• Work required:
Please continue the patent text below on a vehicle sound control system, starting right after its last sentence.

BRIEF DESCRIPTION OF THE DRAWINGS
[0013] The above and other features and advantages of the present
invention will become more apparent by describing in detail
exemplary embodiments thereof with reference to the attached
drawings in which:
[0014] FIG. 1 illustrates an exemplary sound tuning according to
the related art;
[0015] FIG. 2 illustrates an exemplary configuration of a sound
control system for a vehicle according to an exemplary embodiment
of the present invention;
[0016] FIG. 3 illustrates an exemplary function turned on in a
setup menu to perform sound control according to an exemplary
embodiment of the present invention;
[0017] FIG. 4 illustrates an exemplary configuration of a sound
control system for a vehicle according to another exemplary
embodiment of the present invention; and
[0018] FIGS. 5A and 5B schematically illustrate an exemplary phase
control unit of each speaker according to another exemplary
embodiment of the present invention.
DETAILED DESCRIPTION
[0019] It is understood that the term "vehicle" or "vehicular" or
other similar term as used herein is inclusive of motor vehicles in
general such as passenger automobiles including sports utility
vehicles (SUV), buses, trucks, various commercial vehicles,
watercraft including a variety of boats and ships, aircraft, and
the like, and includes hybrid vehicles, electric vehicles,
combustion, plug-in hybrid electric vehicles, hydrogen-powered
vehicles and other alternative fuel vehicles (e.g., fuels derived
from resources other than petroleum).

[Saved data entries]
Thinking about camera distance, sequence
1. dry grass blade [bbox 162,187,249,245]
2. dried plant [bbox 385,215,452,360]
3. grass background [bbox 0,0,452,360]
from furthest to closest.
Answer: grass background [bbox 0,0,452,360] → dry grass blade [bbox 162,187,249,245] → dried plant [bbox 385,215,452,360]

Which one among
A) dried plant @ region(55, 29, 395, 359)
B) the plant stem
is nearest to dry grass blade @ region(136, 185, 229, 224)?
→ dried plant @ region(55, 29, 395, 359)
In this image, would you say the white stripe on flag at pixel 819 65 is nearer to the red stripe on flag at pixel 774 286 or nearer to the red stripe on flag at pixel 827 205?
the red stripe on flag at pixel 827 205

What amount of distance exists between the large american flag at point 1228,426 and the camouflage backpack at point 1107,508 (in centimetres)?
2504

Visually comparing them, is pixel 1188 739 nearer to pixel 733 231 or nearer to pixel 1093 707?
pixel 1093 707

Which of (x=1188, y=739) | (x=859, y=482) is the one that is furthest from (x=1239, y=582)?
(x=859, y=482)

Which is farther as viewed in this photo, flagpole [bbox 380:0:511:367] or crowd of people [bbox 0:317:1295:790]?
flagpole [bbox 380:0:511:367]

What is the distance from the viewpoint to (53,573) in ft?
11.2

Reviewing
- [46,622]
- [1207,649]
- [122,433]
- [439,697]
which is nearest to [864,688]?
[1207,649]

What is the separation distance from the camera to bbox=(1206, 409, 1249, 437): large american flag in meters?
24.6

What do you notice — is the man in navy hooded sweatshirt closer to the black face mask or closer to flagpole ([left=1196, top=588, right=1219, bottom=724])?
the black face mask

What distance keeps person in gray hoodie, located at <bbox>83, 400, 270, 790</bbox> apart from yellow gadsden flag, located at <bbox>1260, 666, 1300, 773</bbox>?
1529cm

• Exercise output:
[0020] Although exemplary embodiment is described as using a
plurality of units to perform the exemplary process, it is
understood that the exemplary processes may also be performed by
one or plurality of modules. Additionally, it is understood that
the term controller/control unit refers to a hardware device that
includes a memory and a processor. The memory is configured to
store the modules and the processor is specifically configured to
execute said modules to perform one or more processes which are
described further below.
[0021] Furthermore, control logic of the present invention may be
embodied as non-transitory computer readable media on a computer
readable medium containing executable program instructions executed
by a processor, controller/control unit or the like. Examples of
the computer readable mediums include, but are not limited to, ROM,
RAM, compact disc (CD)-ROMs, magnetic tapes, floppy disks, flash
drives, smart cards and optical data storage devices. The computer
readable recording medium can also be distributed in network
coupled computer systems so that the computer readable media is
stored and executed in a distributed fashion, e.g., by a telematics
server or a Controller Area Network (CAN).
[0022] The terminology used herein is for the purpose of describing
particular embodiments only and is not intended to be limiting of
the invention. As used herein, the singular forms "a", "an" and
"the" are intended to include the plural forms as well, unless the
context clearly indicates otherwise. It will be further understood
that the terms "comprises" and/or "comprising," when used in this
specification, specify the presence of stated features, integers,
steps, operations, elements, and/or components, but do not preclude
the presence or addition of one or more other features, integers,
steps, operations, elements, components, and/or groups thereof. As
used herein, the term "and/or" includes any and all combinations of
one or more of the associated listed items.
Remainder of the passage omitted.